═════ TEXTE PRÉSENTÉ

De l'avis de la direction, Boeing reste une entreprise où il fait bon travailler, avec des salaires confortables et une excellente couverture sociale. La revue spécialisée Money Magazine la classe parmi les dix meilleures des États-Unis. Autre argument de l'avionneur : même si pendant la grève le turnover a grimpé à 12 %, il se situe en général autour de 3 à 5 %, ce qui est peu par rapport à la moyenne américaine de 15 %.

Le son de cloche est bien différent du côté des ex-grévistes. Le président de la Speea juge ainsi que « l'atmosphère de travail est épouvantable ». « Aucune vision à long terme n'est proposée. Les salariés ignorent quel sera leur rôle à l'avenir. » Le syndicat recense au moins 1 millier de démissions pendant la grève. Et les ingénieurs continuent de partir. Pas très loin : Seattle est aussi le siège de Microsoft, installé dans la verdoyante banlieue de Redmond, et d'Amazon.com, dont le majestueux bâtiment ocre foncé – un ancien hôpital – domine une des collines de la périphérie de la ville. Sans compter les nombreuses start-ups et leurs aguichantes stock-options. Boeing n'en propose systématiquement qu'à ses 2 000 cadres dirigeants, ou sinon à titre exceptionnel.

« Aujourd'hui, il y a 20 postes pour un ingénieur informaticien », observe John, qui a fini par se faire débaucher par Starbucks, la chaîne de bars dédiés au café née à Seattle et qui fait fureur dans tous les États-Unis. « Depuis la grève, 15 personnes sur 100 ont quitté mon ancien service. » Son salaire a augmenté de 30 %, « avec des stock-options, mais une moins bonne couverture sociale ». De l'aveu même de Boeing, ses ingénieurs gagnent en moyenne 63 000 dollars par an (441 000 francs), 6 % en dessous du niveau du marché (13 % selon la Speea). D'ailleurs, un ami de John, ancien informaticien de Boeing lui aussi, travaille désormais pour un prestataire de services qui lui a au moins doublé son salaire et lui propose des missions chez… Boeing !

══════════

→ **TÂCHE A**
Selon le texte sur les départs d'ingénieurs de Boeing, combien Boeing reconnaît-il que ses ingénieurs gagnent en moyenne par an ?
→ **TÂCHE B**
Poursuivez le texte sur les départs d'ingénieurs de Boeing à partir de l'endroit où il s'arrête.
Les entrées ne jouent ici aucun rôle.

═════ DONNÉES À ANALYSER

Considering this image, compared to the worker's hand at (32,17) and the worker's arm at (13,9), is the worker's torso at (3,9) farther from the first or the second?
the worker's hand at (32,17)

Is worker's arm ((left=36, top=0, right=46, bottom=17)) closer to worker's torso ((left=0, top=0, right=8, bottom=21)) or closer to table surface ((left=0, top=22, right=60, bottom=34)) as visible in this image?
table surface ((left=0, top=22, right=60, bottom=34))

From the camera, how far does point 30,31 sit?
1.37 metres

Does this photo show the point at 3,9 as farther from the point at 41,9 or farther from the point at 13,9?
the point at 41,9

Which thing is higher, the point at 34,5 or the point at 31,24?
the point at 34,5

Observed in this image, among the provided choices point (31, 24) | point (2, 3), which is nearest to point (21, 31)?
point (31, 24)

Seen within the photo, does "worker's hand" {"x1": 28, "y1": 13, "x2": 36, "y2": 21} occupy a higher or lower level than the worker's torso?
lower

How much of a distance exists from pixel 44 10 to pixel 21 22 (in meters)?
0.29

══════════
═════ DONNÉES À ANALYSER

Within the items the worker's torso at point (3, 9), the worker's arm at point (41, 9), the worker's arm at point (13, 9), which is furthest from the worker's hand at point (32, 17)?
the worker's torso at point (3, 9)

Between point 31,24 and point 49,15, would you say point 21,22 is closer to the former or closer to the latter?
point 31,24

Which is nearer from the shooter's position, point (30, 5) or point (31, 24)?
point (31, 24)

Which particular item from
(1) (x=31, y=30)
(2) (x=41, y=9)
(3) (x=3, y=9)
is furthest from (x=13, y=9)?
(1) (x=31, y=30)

══════════

→ **RÉPONSE A**
63 000 dollars par an (441 000 francs), soit 6 % en dessous du niveau du marché.

→ **RÉPONSE B**
24 syndicats chez l'avionneur

Chez Boeing, 60 % des salariés appartiennent à un syndicat. L'avionneur en compte 24, dont de minuscules, comme celui des pilotes ; des plus gros, comme celui des camionneurs (les très actifs Teamsters) ; et des mastodontes. Le premier de tous est l'IAM (International Association of Machinists and Aerospace Workers), association de cols bleus très combative qui, forte de 44 000 membres, a organisé en 1995 soixante-neuf jours de grève, après quarante-huit jours en 1989. À l'époque, 32 500 machinistes avaient débrayé sous des rafales de pluie battante. Deuxième par le nombre de ses membres, la Speea (Society of Professional Engineering Employees in Aerospace), née en 1946 d'une association d'ingénieurs, est longtemps passée pour « une poule mouillée », selon un de ses adhérents. Elle ne connut qu'un seul jour de grève en 1992, avant la grande mobilisation de février-mars dernier. Au début 2000, elle regroupait environ 20 000 des 80 000 ingénieurs et techniciens supérieurs. Un chiffre qui a explosé avec la grève.

Boeing signe des conventions collectives différentes avec chaque syndicat et dans chacun des États où il est présent (État de Washington, son siège, qui compte 77 000 salariés sur 185 000, États de Californie, Missouri, Kansas, Arizona…). Au total, 75 conventions négociées tous les trois ans en moyenne. Le DRH, Jim Dagnon, souligne qu'en dehors de la convention avec la Speea (à l'origine de la grève) il en a signé 46 depuis trois ans qu'il est en poste.

Les conventions collectives ne sont applicables qu'aux membres des syndicats. Pour être acceptées, elles doivent être adoptées à une majorité d'au moins 50 %.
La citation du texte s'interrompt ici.